---------- EXTRAIT DU DOCUMENT ----------

Crise de carburant dans le pays du pétrole
Le président par intérim de l’Union nationale des investisseurs, propriétaires et exploitants de relais et stations-service (Uniprest)Samir Laribi tire la sonnette d’alarme.
La crise de carburant dans les wilayas de Ghardaïa, Ouargla, Batna, Biskra, El Oued, Bordj Bou Arrerridj et certaines wilayas du centre du pays a provoqué la colère des citoyens. Cette crise résulte de la fermeture des raffineries d’Arzew et d’Alger pour réaliser des travaux d’entretien. Cette décision a été prise sans prendre au préalable des mesures pour assurer l’approvisionnement des wilayas en essence et huiles automobiles. Pour assurer l’approvisionnement de certaines wilaya en carburant, les responsables du groupe Naftal ont fait appel aux services de la raffinerie de Skikda. En effet, des quantités de carburant sont acheminées par bateau de cette wilaya de l’est vers les wilayas de l’ouest et ce sans prendre en considération d’éventuelles mauvaises conditions météorologiques qui pourraient interrompre l’approvisionnement des stations-service de plusieurs wilayas du pays.

---------- ENTRÉES AFFICHÉES ----------

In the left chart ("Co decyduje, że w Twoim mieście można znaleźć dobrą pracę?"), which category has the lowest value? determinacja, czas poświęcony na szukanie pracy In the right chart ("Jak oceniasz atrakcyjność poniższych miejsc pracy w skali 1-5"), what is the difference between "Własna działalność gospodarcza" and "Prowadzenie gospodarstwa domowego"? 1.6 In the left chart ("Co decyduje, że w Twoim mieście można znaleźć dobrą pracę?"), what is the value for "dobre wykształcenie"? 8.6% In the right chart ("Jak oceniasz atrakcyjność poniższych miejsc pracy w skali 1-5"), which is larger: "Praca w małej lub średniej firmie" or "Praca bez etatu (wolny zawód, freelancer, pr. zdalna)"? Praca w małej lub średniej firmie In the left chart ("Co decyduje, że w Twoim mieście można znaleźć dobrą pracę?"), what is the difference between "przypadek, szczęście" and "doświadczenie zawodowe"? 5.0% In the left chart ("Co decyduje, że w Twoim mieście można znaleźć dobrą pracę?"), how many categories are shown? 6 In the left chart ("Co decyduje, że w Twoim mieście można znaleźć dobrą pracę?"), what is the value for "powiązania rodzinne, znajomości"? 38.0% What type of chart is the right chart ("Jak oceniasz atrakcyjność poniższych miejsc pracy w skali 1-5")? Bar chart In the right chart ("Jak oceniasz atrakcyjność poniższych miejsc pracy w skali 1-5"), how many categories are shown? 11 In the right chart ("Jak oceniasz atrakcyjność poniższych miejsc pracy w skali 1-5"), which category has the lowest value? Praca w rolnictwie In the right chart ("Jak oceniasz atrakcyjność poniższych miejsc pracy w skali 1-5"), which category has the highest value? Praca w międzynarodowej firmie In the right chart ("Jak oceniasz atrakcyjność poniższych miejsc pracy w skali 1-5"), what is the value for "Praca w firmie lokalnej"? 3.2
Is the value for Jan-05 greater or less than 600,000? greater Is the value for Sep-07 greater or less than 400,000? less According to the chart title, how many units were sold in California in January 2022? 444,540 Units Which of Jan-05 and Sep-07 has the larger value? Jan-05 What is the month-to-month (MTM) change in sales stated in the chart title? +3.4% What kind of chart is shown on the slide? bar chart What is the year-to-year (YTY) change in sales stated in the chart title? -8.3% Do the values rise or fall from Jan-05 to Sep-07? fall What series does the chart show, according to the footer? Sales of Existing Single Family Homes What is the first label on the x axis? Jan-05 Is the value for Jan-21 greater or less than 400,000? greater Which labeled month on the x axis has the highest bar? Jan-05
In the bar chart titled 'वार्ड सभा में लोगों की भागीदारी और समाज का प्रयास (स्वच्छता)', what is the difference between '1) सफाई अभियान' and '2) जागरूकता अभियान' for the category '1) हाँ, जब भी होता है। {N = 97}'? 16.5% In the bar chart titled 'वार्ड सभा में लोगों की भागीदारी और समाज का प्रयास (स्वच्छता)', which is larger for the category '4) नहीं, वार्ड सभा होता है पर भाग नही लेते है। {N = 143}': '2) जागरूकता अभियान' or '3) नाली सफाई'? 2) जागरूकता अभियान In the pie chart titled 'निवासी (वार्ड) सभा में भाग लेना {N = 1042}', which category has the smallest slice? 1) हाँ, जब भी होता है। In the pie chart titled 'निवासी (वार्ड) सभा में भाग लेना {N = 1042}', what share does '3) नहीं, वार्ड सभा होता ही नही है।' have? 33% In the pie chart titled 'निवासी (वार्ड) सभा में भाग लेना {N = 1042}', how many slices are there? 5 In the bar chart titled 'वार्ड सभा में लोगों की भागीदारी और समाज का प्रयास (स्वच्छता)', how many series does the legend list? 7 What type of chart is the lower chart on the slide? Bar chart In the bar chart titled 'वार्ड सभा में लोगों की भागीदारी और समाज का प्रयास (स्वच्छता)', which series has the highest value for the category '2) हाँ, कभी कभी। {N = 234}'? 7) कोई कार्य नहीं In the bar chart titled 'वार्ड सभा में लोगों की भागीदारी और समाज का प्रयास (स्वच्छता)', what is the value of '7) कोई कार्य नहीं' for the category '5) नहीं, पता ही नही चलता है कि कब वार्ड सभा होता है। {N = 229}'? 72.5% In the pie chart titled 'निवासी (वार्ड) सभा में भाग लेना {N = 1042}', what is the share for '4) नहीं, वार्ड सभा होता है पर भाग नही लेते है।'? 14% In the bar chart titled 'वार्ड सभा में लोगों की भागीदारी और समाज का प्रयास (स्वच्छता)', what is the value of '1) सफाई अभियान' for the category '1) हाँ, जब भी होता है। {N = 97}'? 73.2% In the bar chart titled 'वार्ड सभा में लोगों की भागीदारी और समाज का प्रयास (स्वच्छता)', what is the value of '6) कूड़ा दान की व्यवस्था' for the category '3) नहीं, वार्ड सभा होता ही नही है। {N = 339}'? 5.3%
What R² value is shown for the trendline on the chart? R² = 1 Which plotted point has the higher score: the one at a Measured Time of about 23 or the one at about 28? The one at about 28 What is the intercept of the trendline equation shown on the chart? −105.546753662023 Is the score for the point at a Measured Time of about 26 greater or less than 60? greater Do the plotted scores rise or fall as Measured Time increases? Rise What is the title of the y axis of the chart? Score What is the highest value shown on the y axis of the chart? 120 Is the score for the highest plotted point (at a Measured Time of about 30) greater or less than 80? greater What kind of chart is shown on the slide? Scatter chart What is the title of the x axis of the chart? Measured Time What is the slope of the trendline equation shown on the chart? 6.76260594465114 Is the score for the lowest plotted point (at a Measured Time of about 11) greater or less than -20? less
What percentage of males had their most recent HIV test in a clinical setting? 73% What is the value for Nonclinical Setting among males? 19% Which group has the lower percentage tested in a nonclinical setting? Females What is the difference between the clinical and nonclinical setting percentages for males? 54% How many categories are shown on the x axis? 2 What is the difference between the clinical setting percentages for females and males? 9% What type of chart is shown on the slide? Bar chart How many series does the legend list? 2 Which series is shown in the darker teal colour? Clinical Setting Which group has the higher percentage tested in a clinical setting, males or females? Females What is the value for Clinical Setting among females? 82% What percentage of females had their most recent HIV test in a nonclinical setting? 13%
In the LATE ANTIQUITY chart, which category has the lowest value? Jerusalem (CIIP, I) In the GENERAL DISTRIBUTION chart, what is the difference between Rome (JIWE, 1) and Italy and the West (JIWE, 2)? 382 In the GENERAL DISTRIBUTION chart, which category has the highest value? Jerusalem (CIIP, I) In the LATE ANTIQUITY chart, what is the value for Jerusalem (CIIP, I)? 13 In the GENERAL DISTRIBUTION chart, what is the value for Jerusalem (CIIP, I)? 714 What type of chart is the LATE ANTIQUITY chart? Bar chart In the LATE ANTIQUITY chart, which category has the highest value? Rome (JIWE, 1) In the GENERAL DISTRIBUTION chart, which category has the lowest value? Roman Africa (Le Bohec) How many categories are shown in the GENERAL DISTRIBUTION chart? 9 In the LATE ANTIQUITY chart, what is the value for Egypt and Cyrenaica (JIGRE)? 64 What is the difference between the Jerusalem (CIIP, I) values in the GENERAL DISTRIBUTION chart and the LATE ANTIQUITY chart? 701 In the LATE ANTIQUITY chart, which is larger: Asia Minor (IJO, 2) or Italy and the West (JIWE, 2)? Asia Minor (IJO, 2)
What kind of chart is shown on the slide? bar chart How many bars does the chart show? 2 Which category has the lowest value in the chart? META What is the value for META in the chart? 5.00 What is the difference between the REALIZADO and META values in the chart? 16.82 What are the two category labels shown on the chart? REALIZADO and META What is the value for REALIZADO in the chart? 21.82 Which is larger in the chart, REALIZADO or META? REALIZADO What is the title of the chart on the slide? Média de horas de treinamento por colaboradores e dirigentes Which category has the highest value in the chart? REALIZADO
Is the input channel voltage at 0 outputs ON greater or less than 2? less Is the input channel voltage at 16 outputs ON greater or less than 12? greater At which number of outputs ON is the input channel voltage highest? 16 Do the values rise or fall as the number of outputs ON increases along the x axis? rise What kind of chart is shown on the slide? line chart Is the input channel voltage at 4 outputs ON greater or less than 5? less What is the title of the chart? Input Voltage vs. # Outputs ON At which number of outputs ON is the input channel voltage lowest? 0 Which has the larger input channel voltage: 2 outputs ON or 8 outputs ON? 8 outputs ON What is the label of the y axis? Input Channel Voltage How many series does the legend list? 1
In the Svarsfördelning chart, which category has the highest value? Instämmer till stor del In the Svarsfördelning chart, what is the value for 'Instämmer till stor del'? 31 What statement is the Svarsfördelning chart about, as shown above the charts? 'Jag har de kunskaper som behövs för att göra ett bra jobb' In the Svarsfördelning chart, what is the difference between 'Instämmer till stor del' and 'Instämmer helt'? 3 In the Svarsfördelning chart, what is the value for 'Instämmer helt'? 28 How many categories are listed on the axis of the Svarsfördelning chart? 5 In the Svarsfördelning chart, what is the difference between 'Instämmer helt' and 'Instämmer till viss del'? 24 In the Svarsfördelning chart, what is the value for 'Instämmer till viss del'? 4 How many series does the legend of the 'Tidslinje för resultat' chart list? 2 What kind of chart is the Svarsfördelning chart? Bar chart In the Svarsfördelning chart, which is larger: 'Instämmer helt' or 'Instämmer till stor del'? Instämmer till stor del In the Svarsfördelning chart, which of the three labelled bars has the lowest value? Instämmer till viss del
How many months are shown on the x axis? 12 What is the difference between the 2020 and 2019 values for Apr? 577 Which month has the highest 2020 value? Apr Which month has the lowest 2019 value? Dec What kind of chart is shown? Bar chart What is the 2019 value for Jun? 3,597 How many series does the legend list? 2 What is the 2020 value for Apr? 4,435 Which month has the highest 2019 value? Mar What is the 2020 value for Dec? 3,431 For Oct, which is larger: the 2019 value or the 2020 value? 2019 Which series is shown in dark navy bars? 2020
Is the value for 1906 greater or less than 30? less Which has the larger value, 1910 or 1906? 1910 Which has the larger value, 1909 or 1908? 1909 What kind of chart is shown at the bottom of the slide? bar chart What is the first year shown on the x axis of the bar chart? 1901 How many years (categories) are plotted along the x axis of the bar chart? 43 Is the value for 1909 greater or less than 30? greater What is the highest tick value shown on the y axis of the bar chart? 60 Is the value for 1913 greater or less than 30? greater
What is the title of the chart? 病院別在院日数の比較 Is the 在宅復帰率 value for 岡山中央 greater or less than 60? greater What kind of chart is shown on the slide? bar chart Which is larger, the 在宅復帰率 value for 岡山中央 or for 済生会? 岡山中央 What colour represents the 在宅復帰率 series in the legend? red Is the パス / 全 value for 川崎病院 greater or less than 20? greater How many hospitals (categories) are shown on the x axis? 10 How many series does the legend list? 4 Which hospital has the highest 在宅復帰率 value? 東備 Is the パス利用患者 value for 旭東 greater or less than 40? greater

----------

TÂCHES À RÉALISER >>
#1 Selon l'article sur la crise de carburant, à quelle raffinerie les responsables du groupe Naftal ont-ils fait appel pour approvisionner certaines wilayas ?
#2 Indiquez si chacune des affirmations suivantes concorde avec l'article sur la crise de carburant, en répondant par oui ou par non et en citant les mots décisifs de l'article.
(a) Les raffineries d'Arzew et d'Alger ont été fermées pour des travaux d'entretien.
(b) Le carburant venant de Skikda est transporté vers l'ouest par camion.
(c) Des mesures d'approvisionnement ont été prises avant la fermeture des raffineries.
#3 Rédigez, s'il vous plaît, la suite de l'article sur la crise de carburant, à partir de sa dernière phrase.
Le matériel présenté plus haut est distinct de l'article sur la crise de carburant.

RÉSULTATS DE L'EXERCICE >>
#1 À la raffinerie de Skikda.

#2
(a) Oui : « Cette crise résulte de la fermeture des raffineries d’Arzew et d’Alger pour réaliser des travaux d’entretien. »
(b) Non : « des quantités de carburant sont acheminées par bateau »
(c) Non : « Cette décision a été prise sans prendre au préalable des mesures pour assurer l’approvisionnement des wilayas en essence et huiles automobiles. »

#3
Par ailleurs, notre interlocuteur a affirmé que certaines stations-service ont été contraintes de fermer leurs portes faute d’approvisionnement en carburant. D’autres encore, assurent actuellement environ le tiers de carburant de ce qu’elles commercialisaient avant le début de cette crise. Ainsi, leurs chiffres d’affaires ont sensiblement baissé. « Qu’allons nous commercialiser au niveau de nos stations-service ? Veut-t-on qu’on réduise nos effectifs ? Les pouvoirs publics ne peuvent-t-ils pas ouvrir la raffinerie d’Adrar fermée depuis plusieurs mois à cause d’un différend avec le partenaire étranger ?», s’est interrogé M. Laribi. D’autre part, il a annoncé que l’Uniprest entrera en grève ouverte dans les prochains jours. Dans ce contexte, il a indiqué que la décision de l’enclenchement de cette grève ouverte sera prise lors de la réunion du bureau exécutif de l’Uniprest. « Nous allons déposer le préavis de grève conformément à la loi en vigueur Mais avant de recourir à cette action nous lançons un dernier appel aux pouvoirs publics pour l’ouverture d’un dialogue constructif dans la perspective de sauver notre métier », a indiqué à Echorouk M. Laribi.